REPRÉSENTÉE dans de très nombreux musées du monde entier, l'oeuvre du céramiste Emile Decoeur (1876-1953) reste pourtant peu connue du grand public français. Celui-ci aura l'occasion de la découvrir avec un petit ensemble de pièces qui seront vendues à l'hôtel d'Evreux le 3 avril, avec de nombreux objets art nouveau et art déco.
A partir des années 1870-1880, la céramique française connaît un renouveau lié à la découverte des porcelaines et des grès japonais, qui inspirent les maîtres de l'époque. Pour la première fois ils imposent une nouvelle conception de leur métier, refusant leur seul statut d'artisan pour y ajouter la notion de créativité artistique, qui n'existait pas jusqu'alors. Ces précurseurs ouvrent la voie à de nombreux disciples, dont Emile Decoeur fut sans doute l'un des plus brillants.
Apprenti à quatorze ans dans l'atelier d'Edmond Lachenal, Decoeur y reçoit une formation complète, tant sur l'étude des matières que sur l'histoire des techniques anciennes. Après une médaille de bronze à l'Exposition universelle de 1900, il ouvre son propre atelier en 1907 et se consacre à des recherches sur le grès ainsi que sur la porcelaine. Multipliant les nuances, il expérimente de nombreux effets inédits, marbrures, craquelures, incisions, camaïeux, etc., poussant l'exigence jusqu'à détruire les pièces qu'il considère comme imparfaites.

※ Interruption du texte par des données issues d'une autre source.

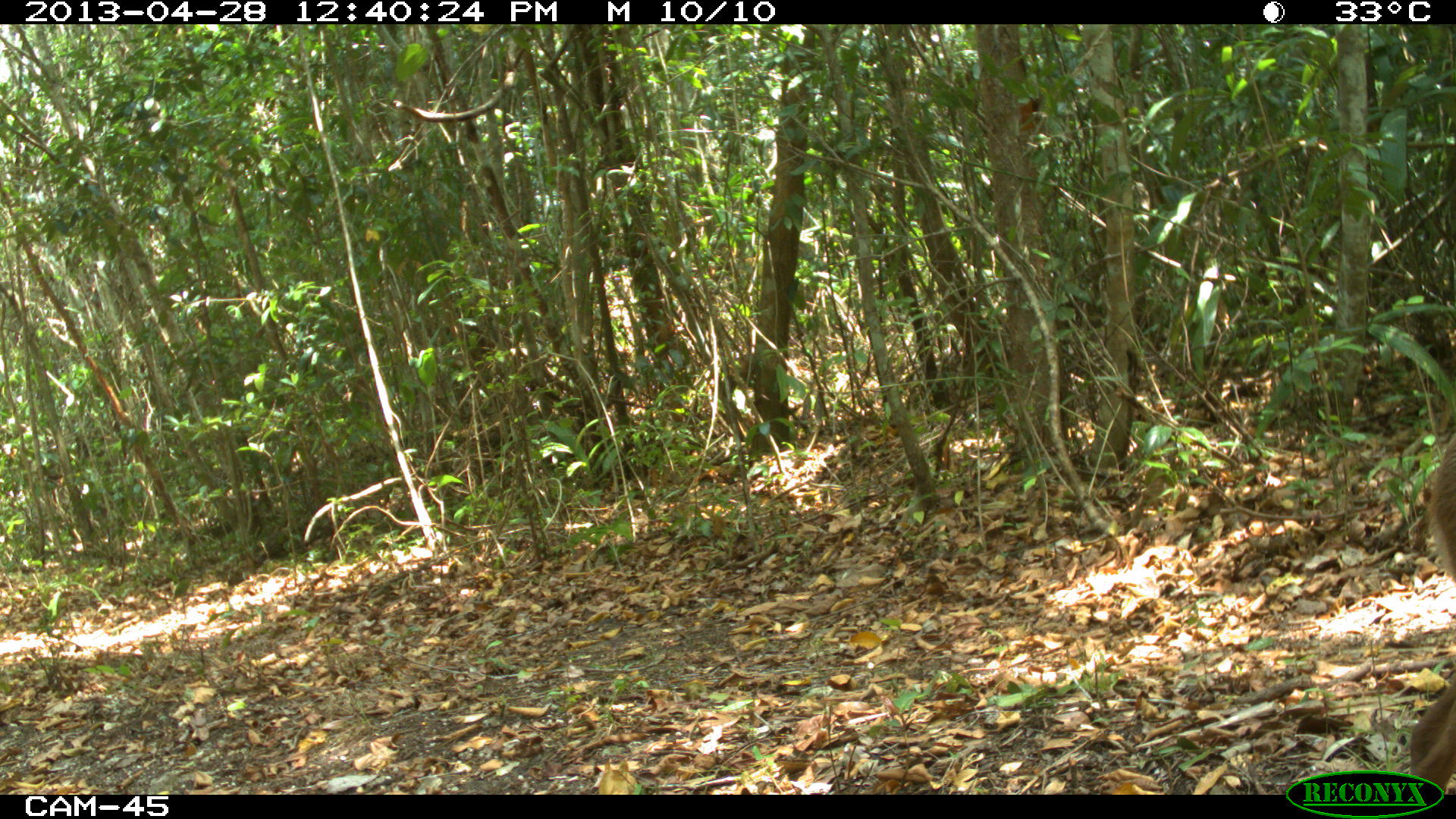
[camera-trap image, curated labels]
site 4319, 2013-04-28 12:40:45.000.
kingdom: Animalia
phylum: Chordata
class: Mammalia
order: Artiodactyla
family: Cervidae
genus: Odocoileus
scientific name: Odocoileus pandora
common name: yucatán brown brocket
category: mazama pandora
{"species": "mazama pandora (yucatán brown brocket) (Odocoileus pandora)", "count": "1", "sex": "male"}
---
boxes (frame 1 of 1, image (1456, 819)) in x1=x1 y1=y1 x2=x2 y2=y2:
mazama pandora: x1=1406 y1=431 x2=1456 y2=792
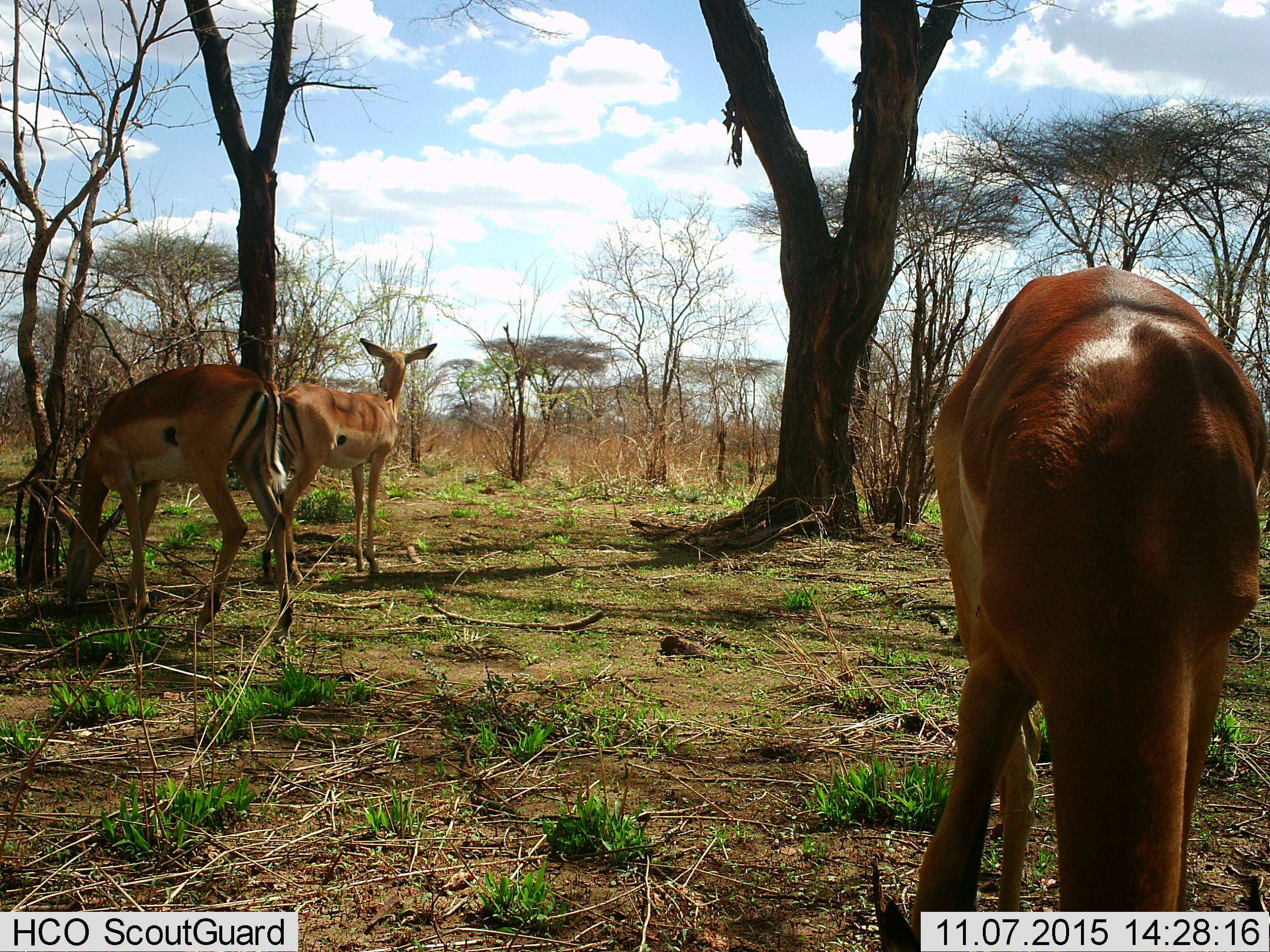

Vers 1927, il met au point un grès porcelainé (c'est-à-dire mélangé de kaolin), qui sert de support au répertoire art déco dont sont issues les oeuvres proposées ici. La gamme des bleus et des verts compte parmi ses grandes réussites.
PIÈCES UNIQUES
Un vase balustre offre un émail gris-bleu moucheté de noir, le col et l'épaulement rehaussés d'une bande noire (30 000 F-35 000 F, 4 580 -5 340 ), un vase rouleau émaillé noir et nuancé de bleu nuit (15 000 F-20 000 F, 2 290 -3 050 ), une bouteille pansue à haut col droit et ouverture soliflore est recouverte d'un émail bleu indigo formant, sur le fond blanc, un décor de marbrures irrégulières (25 000-30 000 F, 3 816-4 580 ). Les verts comprennent une large palette allant du jade foncé au céladon le plus clair. Un vase ovoïde présente un émail vert olive sur fond marbré vert vif (25 000 F-30 000 F, 3 816 -4 580 ), un autre de forme diabolo (d'après le jeu du même nom) est vert-de-gris moucheté de noir (mêmes prix). Les motifs craquelés sur fond ivoire révèlent l'influence des porcelaines chinoises d'époque Song (IXe-XIIe siècles) : vase à épaulement plat (25 000 F-30 000 F, 3 816 -4 580 ), coupe ornée d'une fleur entourée d'une frise de pastilles de couleur ocre-beige (20 000 F-25 000 F, 3 050 -3 816 ).